Last week, at some point (last week is rather blurry with the long days and unexpecteds that arrived…) I awoke to a feeling of dread –
And perused the morning’s dream data bank to ask why such a thing had happened.
I dreamed of being in a white hall, with marble floor, and a statue in a foyer – but I can’t see the statue. I’m curious, but because I’m a stranger, here, don’t feel I have the right to lift the purple cloth covering it to see what it is….
And I awake with dread, a heart gripped with fear and yet, a tiny, stubborn, determination to see it through.
No kidding, it took the jarring of the computer calendar displayed date, to remind me – yesterday – where I was 10 years ago, at Easter time. And just why the old memory had triggered such a strong response –
10 years – don’t they go by in the blink of an eye?
I spent Easter of 2007 at the St. Francis hospital keeping an eye on mom, her tests, writing down instructions from the doctor, notes, calling family.
At the home place, some 60 miles away, my brother took on sole, 24 hour care of my Dad –
But I remember the early morning (or middle of the night) journey down to find some coffee – and the statue at the end of the hallway, draped in royal purple – and, the final realization,
“It’s Easter Sunday….when did that happen?”
I had split my time between my home and my parents home for weeks – not fairly, as I was only at my home from Monday evening to Wednesday a.m.
I, Mom and my brother were doing our best – my brother making a longer commute than I, to fill in where he could -to fulfill Dad’s wishes to be at home when the time came –
I had struggled for weeks between the desire to lay down the law with Mom to rest more and, at same time, arguing with myself I had no right to limit, in anyway, the time she chose to steal to from sleep, to spend with Dad.
We all knew we were on the final portion of the path we would walk with him –
And then Mom got sick – and transported out.

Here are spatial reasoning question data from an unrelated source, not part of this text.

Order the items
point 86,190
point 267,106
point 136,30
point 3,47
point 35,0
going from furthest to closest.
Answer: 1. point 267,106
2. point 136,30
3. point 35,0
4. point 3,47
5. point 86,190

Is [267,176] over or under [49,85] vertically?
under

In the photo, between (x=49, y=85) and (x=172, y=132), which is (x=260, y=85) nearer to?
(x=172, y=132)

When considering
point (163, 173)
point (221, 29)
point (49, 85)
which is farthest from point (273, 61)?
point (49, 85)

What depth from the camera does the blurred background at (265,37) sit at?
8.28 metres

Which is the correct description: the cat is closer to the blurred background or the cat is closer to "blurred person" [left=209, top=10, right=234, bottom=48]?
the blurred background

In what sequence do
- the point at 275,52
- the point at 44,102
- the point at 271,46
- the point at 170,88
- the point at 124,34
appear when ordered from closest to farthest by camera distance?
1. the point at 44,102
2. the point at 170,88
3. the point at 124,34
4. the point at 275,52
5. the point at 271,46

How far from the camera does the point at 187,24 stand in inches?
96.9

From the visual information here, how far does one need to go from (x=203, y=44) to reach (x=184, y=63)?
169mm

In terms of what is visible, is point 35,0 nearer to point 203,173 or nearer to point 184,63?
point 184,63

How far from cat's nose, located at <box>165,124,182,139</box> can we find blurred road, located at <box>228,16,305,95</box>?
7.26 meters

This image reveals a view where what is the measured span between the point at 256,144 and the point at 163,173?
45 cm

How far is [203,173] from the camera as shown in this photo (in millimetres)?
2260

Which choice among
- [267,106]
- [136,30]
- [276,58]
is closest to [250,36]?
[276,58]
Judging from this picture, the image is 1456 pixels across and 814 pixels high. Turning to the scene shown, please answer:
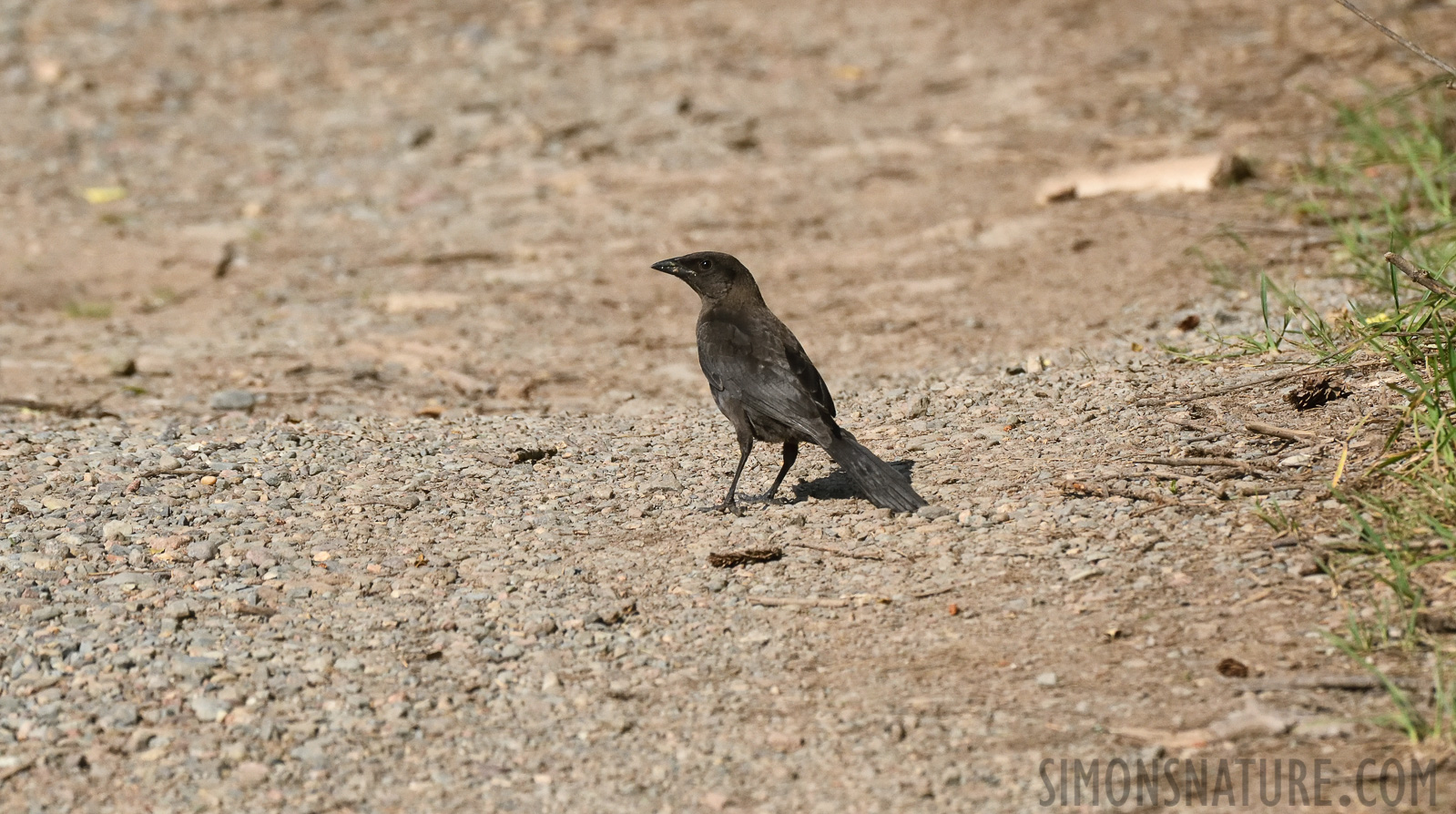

And thus, I came to be roaming the halls of St. Francis Hospital on an early Easter Sunday morning, with no clue before that Easter had arrived –
I knew, given my brother’s new business, he couldn’t possibly stay down to help, all week – business was already into ‘busy season’ – (yup, he’s a farmer…)
I questioned whether I had it within me to care properly for them both, 24/7 –
I doubted it and I was scared I would fail –
Family reinforcements from 1,300 miles away, who don’t like flying, and were called to come in earlier than they had planned, if they wished to say goodbye, and offer the support only sisters know how to give, were scrambling to change plans, but wouldn’t arrive for a week or so –
Staring at the purple shrouded statue, I felt the fear, doubt and all, race through every portion of my mind & heart, to land in my body and make it’s presence known through cold limbs and racing heart.
And somewhere, somehow, a tiny grain of determination grew – and then a feeling measure of peace –
While the foreboding of the hard path in the coming days still lingered, I realized, all I could do was what I could do – and I determined to do it –
Why was I being so silly? It’s not like I was in land ravaged by war & conflict, without food or water or such….
Still, with my heart in my throat, I drove Mom home after she was released – I confess to being more scared silly and hoping I had the fortitude to do and be kind and live off catnaps, here and there, without getting grumpy or short.
When time is short or one is in need of healing, well, one recognizes the circle of life, but rather strives to give some quality to it, best as they can, anyhoo…
Once home, after both patients were settled in, food offered, medicine given on schedule, I stepped outside to watch as the sun descended against the western horizon – the same sun Dad had reminded me to think of for so many years.
My brother joined me outside, and, with sleep deprived eyes and sad hearts, we looked at each other –
“Are you heading back tonight or in the morning?” I asked.
“I know you need to get back, I was just wondering if you were going tonight or in the morning.”
“Sis, do you seriously think I’d leave you here, alone? I’m staying. Now, what’s the plan?”
“I’ll take night shift, since you can’t sleep well during the day, AND, Mom is relieved of any duties except spending time with Dad, no cooking, no charts, no nothing – and you’re gonna have to back me up on that – – And…”
While my mouth rattled off the options I had thought about for some long time that weekend, my heart swelled with love and also, I was ashamed of myself –
How could I have thought, ever, I had to face it alone?
And that, folks, is my Easter Miracle, I finally realized I was being reminded of, this past week.
For whether I lift my eyes to heaven or keep them earthbound, somewhere, there is always a miracle that saves me from my worst imaginings and teaches me to have just a lil more faith.
And it plays out, everlastingly, right in front of my eyes.